Brandon bought his low-mileage Chevy in 1996, a few years before he got his driver's license. Even in stock form it was a distinctive cruiser at his Kansas high school, but Brandon knew it had more potential. Maybe it was his art background that helped him see something deeper in the Chevy's design. Maybe it was his reverence for customizers like Barris, Watson, and Hines. Regardless, Brandon knew the car could benefit from some subtle restyling. Executing that vision was another matter.

"Finding a body shop to do the kind of work I wanted turned out to be a difficult task," Brandon says. "Local shops were reluctant to take on such a project-they could make more money on deer accidents. Through word of mouth we found Gary Gerberding at The Body Shop in Grand Island, Nebraska. He had the knowledge, experience, and tools to do the car the right way. Gary had many great suggestions on things we could do to customize the car and be a little different than everyone else."
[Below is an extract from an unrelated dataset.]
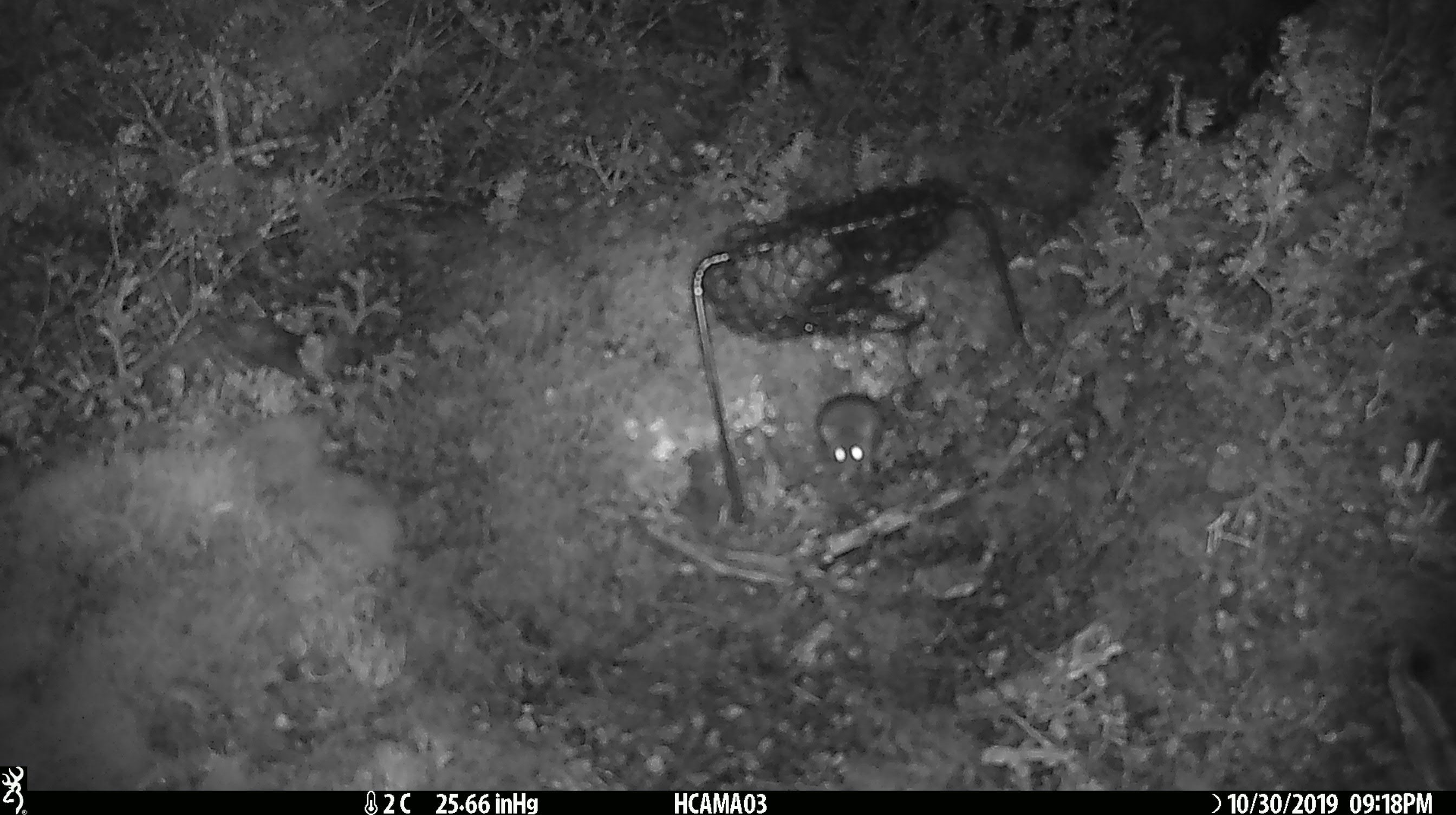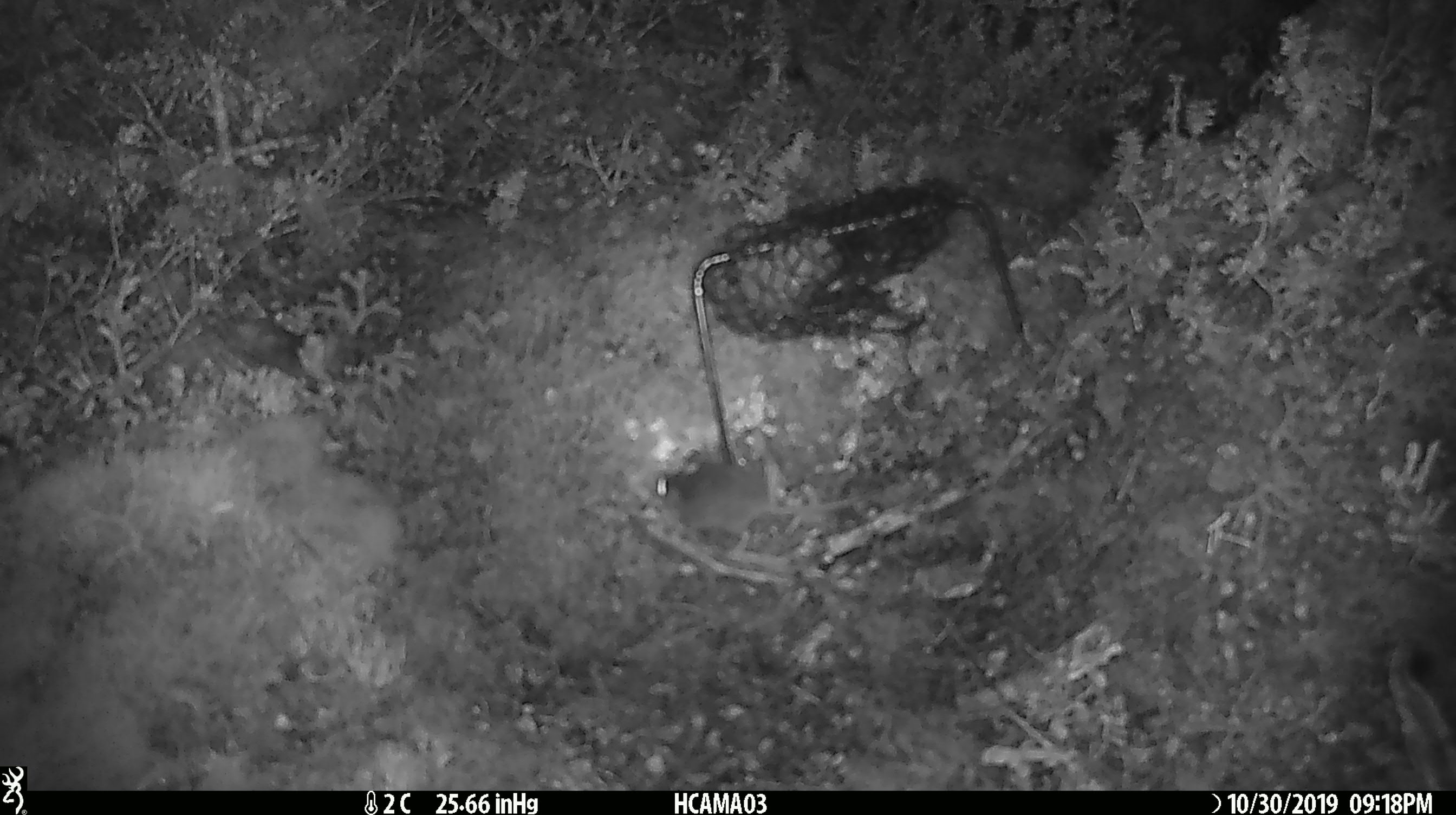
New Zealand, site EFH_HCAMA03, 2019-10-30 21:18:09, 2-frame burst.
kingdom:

The first steps were simple enough-shaving the hood, deck, door handles, and emblems. The Body Shop crew also removed the front fender "louvers," punched real louvers in the hood, relocated the fuel filler, filled the body seams, smoothed the firewall, and frenched two antennas in the rear quarter. Knowing what to add to the simplified design was more of a challenge. Brandon and Gary eventually decided to french '59 Pontiac taillights in back and replace the stock stainless grille with a heavier, die-cast '60 Olds version.

The end result is a "smoother, sleeker car," Brandon says, an understated custom that gets cooler the more you study it. Even the PPG Vanilla Shake color whispers at you instead of screaming. Pop open the doors, however, and your eyes may need time to adjust to Phil Hartzell's gorgeous red-and-white upholstery-a bright contrast to the subtle exterior.

Despite outside appearances, the Chevy isn't completely stuck in the past. " I knew the '58 had to have some comforts," Brandon says. "I wanted to add things like air conditioning, power steering, and disc brakes. And I knew it had to be low." To that end, it's fitted with four-wheel air springs from Air Ride Technologies, Master Power disc brakes, factory-style power steering, a reliable 350/700-R4 drivetrain, Vintage Air climate controls, an ididit column, and a Custom Autosound stereo.

At last summer's Mid-Americruise, people kept referring to Brandon's Chevy as "that cool Impala." Only it's not an Impala; it's a Biscayne, one of Chevy's cheaper models for the year, and a sedan at that. In our view, getting mistaken for a more expensive car is not only a sign of quality craftsmanship, it's also a testament to a successful custom design strategy.